プロジェクトは今後、ティラピアの養殖や効率的な流通経路の開拓、干物や燻製といった水産加工など、水産業の振興も支援していく。水産局のウィリアム・ナビティ局長代理は、「単なる物資供与ではなく、時間をかけて住民たちの意識改革を進めてくれたこのプロジェクトには感銘を受けました。我々は昨年末、新たな漁業政策を策定し、そこに住民主体の資源管理の普及を盛り込みました。これは、プロジェクトが終わっても我々が活動を継続していくという決意を示しています」と語った。

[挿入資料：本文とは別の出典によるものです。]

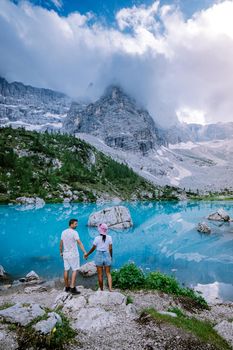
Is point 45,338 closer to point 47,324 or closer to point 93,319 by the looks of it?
point 47,324

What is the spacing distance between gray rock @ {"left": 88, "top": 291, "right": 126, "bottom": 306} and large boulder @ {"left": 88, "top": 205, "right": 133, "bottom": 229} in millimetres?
42680

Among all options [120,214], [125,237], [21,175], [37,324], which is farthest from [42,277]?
[21,175]

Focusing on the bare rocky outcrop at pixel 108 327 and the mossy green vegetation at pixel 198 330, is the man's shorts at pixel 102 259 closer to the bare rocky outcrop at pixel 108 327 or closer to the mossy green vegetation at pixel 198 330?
the bare rocky outcrop at pixel 108 327

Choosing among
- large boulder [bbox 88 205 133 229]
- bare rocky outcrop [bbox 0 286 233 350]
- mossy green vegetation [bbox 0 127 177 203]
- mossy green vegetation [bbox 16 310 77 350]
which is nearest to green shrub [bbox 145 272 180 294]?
bare rocky outcrop [bbox 0 286 233 350]

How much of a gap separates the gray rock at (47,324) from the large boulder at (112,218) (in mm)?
46528

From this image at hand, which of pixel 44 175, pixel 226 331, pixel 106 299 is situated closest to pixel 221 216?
pixel 226 331

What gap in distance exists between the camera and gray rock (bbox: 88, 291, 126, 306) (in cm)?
1235

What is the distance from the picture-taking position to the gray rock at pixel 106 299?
40.5 ft

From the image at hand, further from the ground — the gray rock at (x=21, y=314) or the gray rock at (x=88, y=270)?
the gray rock at (x=21, y=314)

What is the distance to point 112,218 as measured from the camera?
185ft

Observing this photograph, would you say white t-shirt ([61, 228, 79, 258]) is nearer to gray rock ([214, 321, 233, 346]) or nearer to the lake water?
gray rock ([214, 321, 233, 346])

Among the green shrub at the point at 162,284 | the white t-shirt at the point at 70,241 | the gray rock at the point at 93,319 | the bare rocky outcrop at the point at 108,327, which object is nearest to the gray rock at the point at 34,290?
the bare rocky outcrop at the point at 108,327

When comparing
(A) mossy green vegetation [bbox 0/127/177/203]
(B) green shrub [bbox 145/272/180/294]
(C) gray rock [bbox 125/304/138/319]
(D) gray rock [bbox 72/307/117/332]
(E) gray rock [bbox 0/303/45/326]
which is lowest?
(B) green shrub [bbox 145/272/180/294]

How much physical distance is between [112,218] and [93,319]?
4631cm
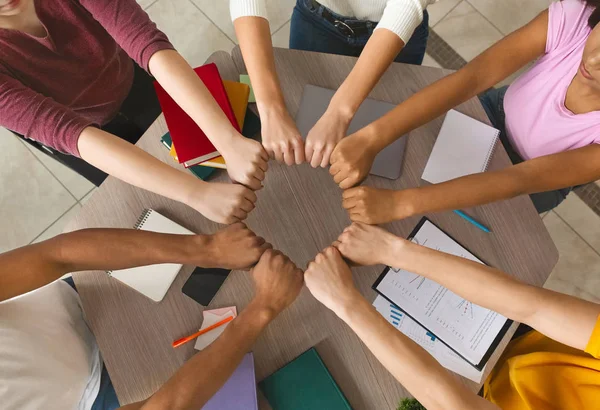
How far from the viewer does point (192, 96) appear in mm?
773

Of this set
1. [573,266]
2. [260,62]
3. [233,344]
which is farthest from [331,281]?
[573,266]

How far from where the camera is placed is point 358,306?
72 centimetres

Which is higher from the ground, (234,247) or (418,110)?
(418,110)

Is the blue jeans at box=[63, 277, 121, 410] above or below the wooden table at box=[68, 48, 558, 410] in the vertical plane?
below

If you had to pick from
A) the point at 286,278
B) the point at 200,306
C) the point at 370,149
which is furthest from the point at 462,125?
the point at 200,306

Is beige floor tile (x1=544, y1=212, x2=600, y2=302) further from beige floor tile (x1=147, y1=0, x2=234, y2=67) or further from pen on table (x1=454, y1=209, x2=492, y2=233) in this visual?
beige floor tile (x1=147, y1=0, x2=234, y2=67)

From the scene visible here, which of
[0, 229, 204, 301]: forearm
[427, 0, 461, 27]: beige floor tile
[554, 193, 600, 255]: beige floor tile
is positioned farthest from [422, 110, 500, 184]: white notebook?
[427, 0, 461, 27]: beige floor tile

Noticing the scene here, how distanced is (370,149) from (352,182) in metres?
0.07

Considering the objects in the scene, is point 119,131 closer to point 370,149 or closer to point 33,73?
point 33,73

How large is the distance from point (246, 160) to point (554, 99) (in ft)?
2.05

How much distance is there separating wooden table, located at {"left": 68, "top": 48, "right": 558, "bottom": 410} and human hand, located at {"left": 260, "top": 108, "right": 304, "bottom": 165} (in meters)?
0.03

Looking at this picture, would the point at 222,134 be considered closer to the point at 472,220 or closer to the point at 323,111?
the point at 323,111

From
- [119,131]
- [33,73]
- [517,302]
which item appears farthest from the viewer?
[119,131]

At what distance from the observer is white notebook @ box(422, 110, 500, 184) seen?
31.1 inches
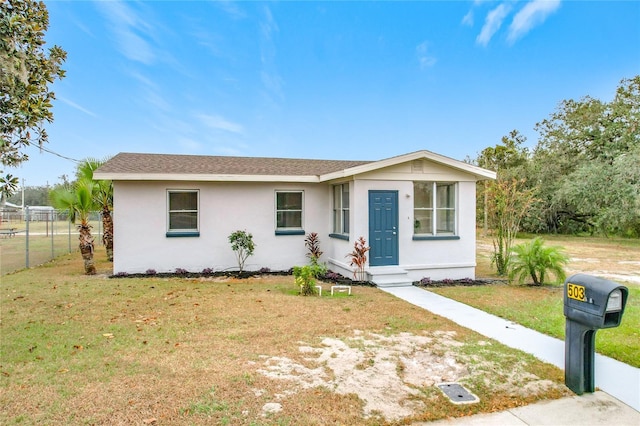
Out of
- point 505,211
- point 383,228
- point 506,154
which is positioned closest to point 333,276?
point 383,228

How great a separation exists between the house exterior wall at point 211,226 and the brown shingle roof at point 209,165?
17.8 inches

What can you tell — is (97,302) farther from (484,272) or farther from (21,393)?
(484,272)

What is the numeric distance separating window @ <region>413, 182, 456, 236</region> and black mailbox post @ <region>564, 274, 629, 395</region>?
657 cm

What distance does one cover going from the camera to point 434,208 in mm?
10258

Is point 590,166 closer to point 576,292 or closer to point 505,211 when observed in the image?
point 505,211

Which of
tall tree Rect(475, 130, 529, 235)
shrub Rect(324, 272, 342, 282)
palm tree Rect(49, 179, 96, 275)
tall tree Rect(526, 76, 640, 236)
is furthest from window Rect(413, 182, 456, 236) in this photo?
tall tree Rect(475, 130, 529, 235)

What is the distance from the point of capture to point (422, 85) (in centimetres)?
1806

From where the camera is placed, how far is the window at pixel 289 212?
1152cm

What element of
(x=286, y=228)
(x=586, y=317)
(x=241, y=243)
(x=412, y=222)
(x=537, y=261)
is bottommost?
(x=537, y=261)

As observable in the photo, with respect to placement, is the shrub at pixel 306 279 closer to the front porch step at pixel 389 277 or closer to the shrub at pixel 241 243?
the front porch step at pixel 389 277

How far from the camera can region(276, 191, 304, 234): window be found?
37.8 ft

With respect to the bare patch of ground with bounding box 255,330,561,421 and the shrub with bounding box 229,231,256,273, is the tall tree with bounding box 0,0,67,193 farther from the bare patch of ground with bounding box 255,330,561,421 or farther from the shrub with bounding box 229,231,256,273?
the shrub with bounding box 229,231,256,273

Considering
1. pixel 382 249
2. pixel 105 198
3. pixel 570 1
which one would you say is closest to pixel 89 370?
pixel 382 249

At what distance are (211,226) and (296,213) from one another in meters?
2.59
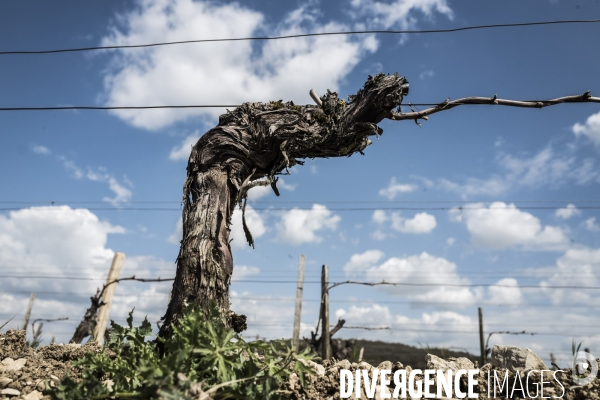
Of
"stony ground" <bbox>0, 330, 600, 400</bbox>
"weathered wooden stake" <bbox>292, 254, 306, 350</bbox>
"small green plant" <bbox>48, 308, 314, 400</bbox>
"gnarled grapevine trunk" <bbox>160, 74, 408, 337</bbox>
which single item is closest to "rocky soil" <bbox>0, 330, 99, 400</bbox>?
"stony ground" <bbox>0, 330, 600, 400</bbox>

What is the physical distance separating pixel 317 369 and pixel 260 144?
2315 mm

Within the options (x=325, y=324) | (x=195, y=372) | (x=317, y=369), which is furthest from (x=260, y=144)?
(x=325, y=324)

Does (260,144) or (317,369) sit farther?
(260,144)

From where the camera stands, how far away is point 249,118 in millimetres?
5137

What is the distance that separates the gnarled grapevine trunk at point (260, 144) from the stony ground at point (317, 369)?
3.20 feet

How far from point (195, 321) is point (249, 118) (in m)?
2.79

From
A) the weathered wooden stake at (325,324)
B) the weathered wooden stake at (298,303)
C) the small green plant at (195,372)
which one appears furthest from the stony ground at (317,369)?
the weathered wooden stake at (298,303)

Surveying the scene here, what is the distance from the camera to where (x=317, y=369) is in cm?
428

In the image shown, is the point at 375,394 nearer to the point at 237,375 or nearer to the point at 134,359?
the point at 237,375

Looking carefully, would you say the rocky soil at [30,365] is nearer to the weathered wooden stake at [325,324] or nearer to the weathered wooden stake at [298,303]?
the weathered wooden stake at [325,324]

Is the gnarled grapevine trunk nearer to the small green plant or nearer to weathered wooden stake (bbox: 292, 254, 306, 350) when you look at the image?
the small green plant

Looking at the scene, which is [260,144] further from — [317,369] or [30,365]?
[30,365]

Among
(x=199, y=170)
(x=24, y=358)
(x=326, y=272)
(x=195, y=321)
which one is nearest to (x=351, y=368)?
(x=195, y=321)

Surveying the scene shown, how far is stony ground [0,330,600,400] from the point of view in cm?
381
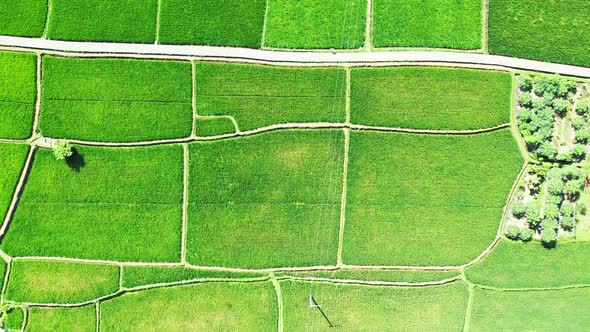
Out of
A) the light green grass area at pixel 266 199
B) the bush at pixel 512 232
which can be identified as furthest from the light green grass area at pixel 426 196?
the light green grass area at pixel 266 199

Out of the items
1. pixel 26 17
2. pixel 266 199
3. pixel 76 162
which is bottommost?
pixel 266 199

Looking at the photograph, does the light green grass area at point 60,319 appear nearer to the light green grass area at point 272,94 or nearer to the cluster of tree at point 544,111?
the light green grass area at point 272,94

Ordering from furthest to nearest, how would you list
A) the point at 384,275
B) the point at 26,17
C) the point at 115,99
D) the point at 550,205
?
the point at 384,275
the point at 550,205
the point at 115,99
the point at 26,17

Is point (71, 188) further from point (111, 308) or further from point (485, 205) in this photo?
point (485, 205)

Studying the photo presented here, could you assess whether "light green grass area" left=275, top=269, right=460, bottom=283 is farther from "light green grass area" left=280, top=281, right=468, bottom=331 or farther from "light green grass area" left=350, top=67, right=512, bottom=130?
"light green grass area" left=350, top=67, right=512, bottom=130

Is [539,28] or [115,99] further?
[539,28]

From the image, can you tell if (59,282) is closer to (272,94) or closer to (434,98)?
(272,94)

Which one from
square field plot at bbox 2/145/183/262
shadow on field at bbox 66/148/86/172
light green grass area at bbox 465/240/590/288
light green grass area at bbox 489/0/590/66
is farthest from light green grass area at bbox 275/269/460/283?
light green grass area at bbox 489/0/590/66

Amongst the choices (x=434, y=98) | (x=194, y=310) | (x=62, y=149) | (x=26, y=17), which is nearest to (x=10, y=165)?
(x=62, y=149)
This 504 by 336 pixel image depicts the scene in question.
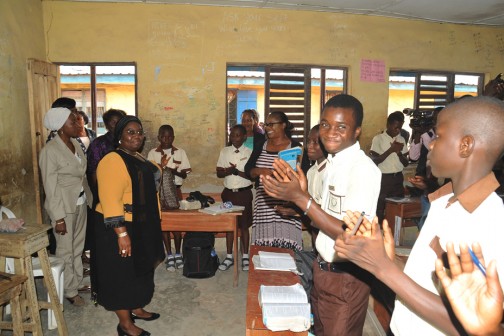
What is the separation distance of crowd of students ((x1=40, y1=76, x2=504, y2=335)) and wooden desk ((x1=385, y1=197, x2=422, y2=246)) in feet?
5.77

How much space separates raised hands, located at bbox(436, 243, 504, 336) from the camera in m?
0.77

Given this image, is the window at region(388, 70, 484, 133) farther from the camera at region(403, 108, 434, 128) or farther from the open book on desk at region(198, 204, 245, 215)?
the open book on desk at region(198, 204, 245, 215)

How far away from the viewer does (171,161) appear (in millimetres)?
4840

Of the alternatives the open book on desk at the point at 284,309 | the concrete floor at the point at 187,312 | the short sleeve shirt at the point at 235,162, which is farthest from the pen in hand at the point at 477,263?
the short sleeve shirt at the point at 235,162

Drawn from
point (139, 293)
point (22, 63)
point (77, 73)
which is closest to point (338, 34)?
point (77, 73)

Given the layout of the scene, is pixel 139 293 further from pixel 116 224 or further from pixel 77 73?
pixel 77 73

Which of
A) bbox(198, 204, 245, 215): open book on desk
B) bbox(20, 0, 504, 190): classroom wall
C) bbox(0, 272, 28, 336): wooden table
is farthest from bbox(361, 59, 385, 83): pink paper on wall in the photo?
bbox(0, 272, 28, 336): wooden table

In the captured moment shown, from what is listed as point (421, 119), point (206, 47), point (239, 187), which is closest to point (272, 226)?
point (239, 187)

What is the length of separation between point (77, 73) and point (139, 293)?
412 cm

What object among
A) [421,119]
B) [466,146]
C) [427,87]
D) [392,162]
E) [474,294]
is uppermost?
[427,87]

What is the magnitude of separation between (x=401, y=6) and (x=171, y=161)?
3.98 meters

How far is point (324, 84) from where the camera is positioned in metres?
6.09

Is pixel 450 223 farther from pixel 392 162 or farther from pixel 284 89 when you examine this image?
pixel 284 89

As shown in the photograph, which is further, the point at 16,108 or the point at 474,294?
the point at 16,108
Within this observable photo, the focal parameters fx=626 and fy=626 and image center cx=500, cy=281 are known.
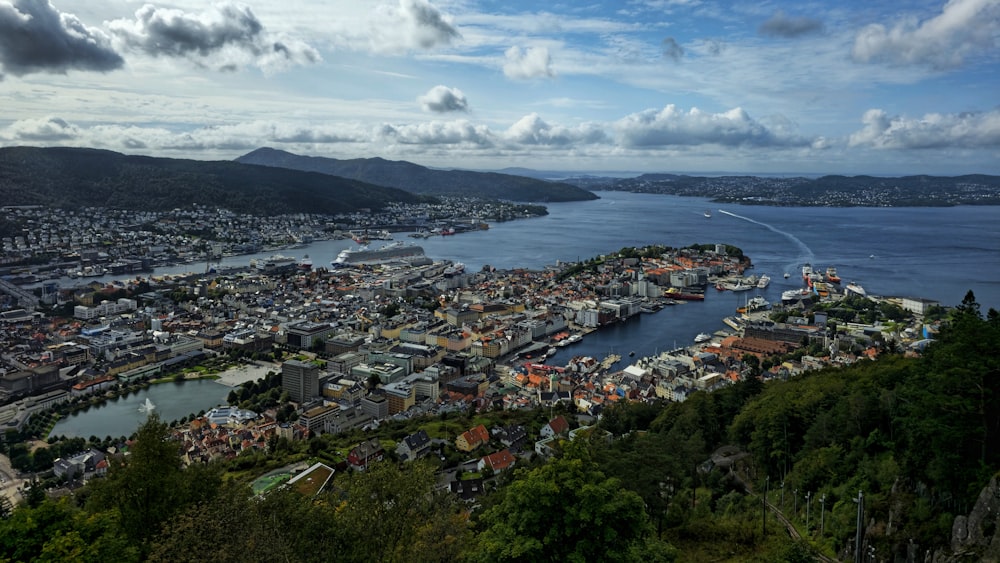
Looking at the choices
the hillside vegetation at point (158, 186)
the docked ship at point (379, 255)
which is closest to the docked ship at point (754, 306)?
the docked ship at point (379, 255)

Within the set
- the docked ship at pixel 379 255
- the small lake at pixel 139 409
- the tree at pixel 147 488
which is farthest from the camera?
the docked ship at pixel 379 255

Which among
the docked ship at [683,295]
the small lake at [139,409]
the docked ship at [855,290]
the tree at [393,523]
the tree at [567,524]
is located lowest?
the small lake at [139,409]

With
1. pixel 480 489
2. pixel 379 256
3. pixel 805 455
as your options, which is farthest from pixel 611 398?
pixel 379 256

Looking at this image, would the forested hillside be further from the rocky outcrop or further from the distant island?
the distant island

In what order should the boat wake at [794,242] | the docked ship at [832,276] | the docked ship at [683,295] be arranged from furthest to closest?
the boat wake at [794,242] < the docked ship at [832,276] < the docked ship at [683,295]

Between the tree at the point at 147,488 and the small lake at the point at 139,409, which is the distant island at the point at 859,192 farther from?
the tree at the point at 147,488

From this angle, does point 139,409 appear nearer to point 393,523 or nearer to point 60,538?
point 60,538

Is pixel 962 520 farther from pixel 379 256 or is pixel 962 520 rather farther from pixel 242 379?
pixel 379 256
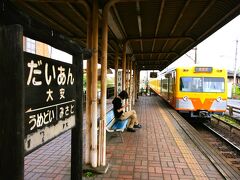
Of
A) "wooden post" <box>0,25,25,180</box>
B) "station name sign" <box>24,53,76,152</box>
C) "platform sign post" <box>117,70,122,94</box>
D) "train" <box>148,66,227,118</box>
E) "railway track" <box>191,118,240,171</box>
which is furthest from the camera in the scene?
"train" <box>148,66,227,118</box>

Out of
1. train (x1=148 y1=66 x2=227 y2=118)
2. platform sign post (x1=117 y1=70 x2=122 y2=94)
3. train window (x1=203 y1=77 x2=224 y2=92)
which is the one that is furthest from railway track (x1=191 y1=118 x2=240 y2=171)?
platform sign post (x1=117 y1=70 x2=122 y2=94)

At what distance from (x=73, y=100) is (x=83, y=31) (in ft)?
14.3

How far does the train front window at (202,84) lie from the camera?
11.2 metres

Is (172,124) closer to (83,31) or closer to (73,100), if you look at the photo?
(83,31)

もう一人、このプロジェクトに大きな影響を受けた人物がいる。MALFFBのベンジャミン・シン次官だ。シン次官は昨年、2030年までの国家開発計画「バヌアツ2030」の策定に携わり、この計画の柱を経済、環境、社会の3つにすることを提案した。「これまでバヌアツ政府は、増税で財政を増やすというような経済だけを見た開発計画を立てていました。環境の改善や人々の生活および社会の向上が国を発展させるという視点が欠けていたのです。私はプロジェクトを通してこの視点を学び、国全体の開発計画に生かしたいと思ったのです」と教えてくれた。

日本の意思を受け継ぎ、自らの手で自然との共生の道を探り始めたバヌアツ。彼らの経験には、隣国のソロモン諸島も注目しており、現在、新たなプロジェクトの形成に向け現地調査が行われている。大洋州の海に広がり始めた住民主体の資源管理を、日本はこれからも見守っていく。